The other current isn’t hunting the other kingdoms, like fungi or animals. There doesn’t seem to be any biosignature arising from them that can be developed with current or near-term observational equipment. So the plant kingdom gets special attention. The other current is looking for intelli-signatures, to coin a word to mean something that can only arise from intelligent organisms. The hoary one is listening for some electromagnetic signal that sufficiently departs from natural sources that it can be seized upon as evidence of intelligent life. Another one is looking for evidence of very large structures, or in general, any gigantic engineering projects. Being so far from capable of doing such things, we don’t have much of a list to go on, and not much details for those things which are candidates for being on the list. Perhaps someday in the not too distant future we would be able to look for terra-forming, i.e., a planet which looks habitable from a temperature point of view, but shouldn’t for some reason. Or we might look for planets with climate control, which would require even finer observational equipment.
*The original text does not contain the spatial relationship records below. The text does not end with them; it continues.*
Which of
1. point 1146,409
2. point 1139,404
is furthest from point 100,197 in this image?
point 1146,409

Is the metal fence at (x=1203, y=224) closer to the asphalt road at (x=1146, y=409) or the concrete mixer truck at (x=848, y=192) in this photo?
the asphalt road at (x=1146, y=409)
All this is rendered somewhat OBE, overcome by events, if the hypothetical assumption made at the outset of this post is true. A civilization will stay on a planet only for a few millennia, during which time it develops asymptotic technology and makes the decision to bid the planet goodbye, and become interstellar nomads. Ten millennia is such a short time to inhabit a planet, and an even shorter part of that time is when the planet might be emanating some electromagnetic radiation that could be detected. Once star travel is possible, the planet shuts down and turns the lights, and radios, off.

Our search for electromagnetics can only be successful with a nearby solar system having a transmitter, as the r-squared losses mount up and make any emanation from a distant planet too deep in the generic noise of the galaxy to be detected. Say over the lifetime of the galaxy there is a uniform probability of life originating on a habitable planet, and for the sake of the argument, assume it is high. Using ten billion years as the age of the galaxy, an intelligent alien civilization might emanate some EM transmission for a thousand, which is one ten-millionth of the total age. After that they are cruising the stars. So we would have a ten-millionth chance of listening when they are on, and maybe we could double that if we listen for a whole millennia ourselves. If there are a thousand habitable stars within the detection range of our best possible listening apparatus, whatever that might be, we would be up to two ten-thousands chance of hearing something.
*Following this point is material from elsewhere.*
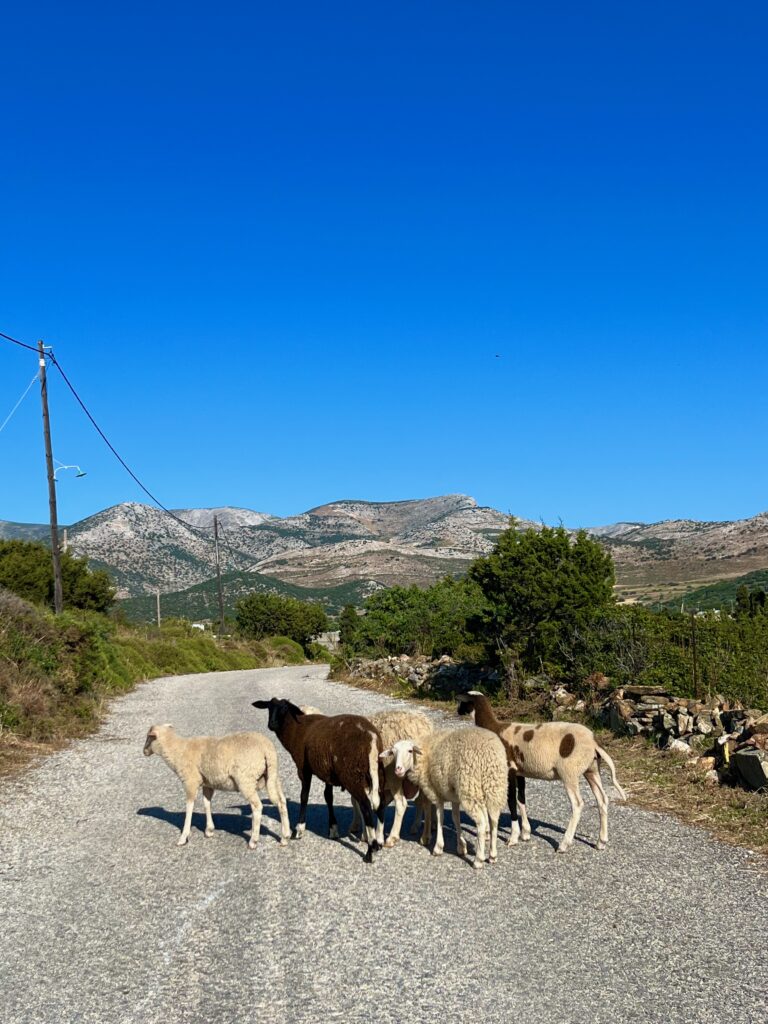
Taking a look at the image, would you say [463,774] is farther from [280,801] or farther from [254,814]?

So the concept of interstellar nomads, if it proves to have any merit, would essentially doom such an attempt at intelli-signature detection, at least of the type initially thought of. As for finding planetary changes, such as climate modification or terra-forming, well, they just aren’t doing that. They could care less what happens to planets, except insofar as they would be good for mining or energy sources. Building some large structure near a star? Also not interesting.
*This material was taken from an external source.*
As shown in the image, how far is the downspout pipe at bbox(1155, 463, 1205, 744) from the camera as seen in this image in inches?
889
So it is worthwhile trying to determine if there could be any motivation that we have not yet appreciated for becoming interstellar nomads, as it conditions how we search for intelligent life. We would want to know if it is reasonable, and then what signatures, if any, there might be from a starship either making its way between stars, or hanging around some solar system, refueling and replenishing stocks of materials lost in the recycling process.

We don’t understand quite yet how useful it would be to mine asteroids. For an interstellar nomad ship, dropping down into the gravity well might be the last thing they would want to do, and so they would be most interested in those solar systems which have lots of the type of asteroids with things they have the largest losses of. Cleaned up solar systems might not be worth visiting, as the task of going from one to another demands a lot of resources as well as energy. One question, then, would be in what type of solar system would we be likely to find such a ship? At least then we would know where to look, provided we could develop the technology to find such systems. Right now, we can find larger planets and large dust disks. Finding small asteroids might be well beyond our capability now and in the near future. What to do?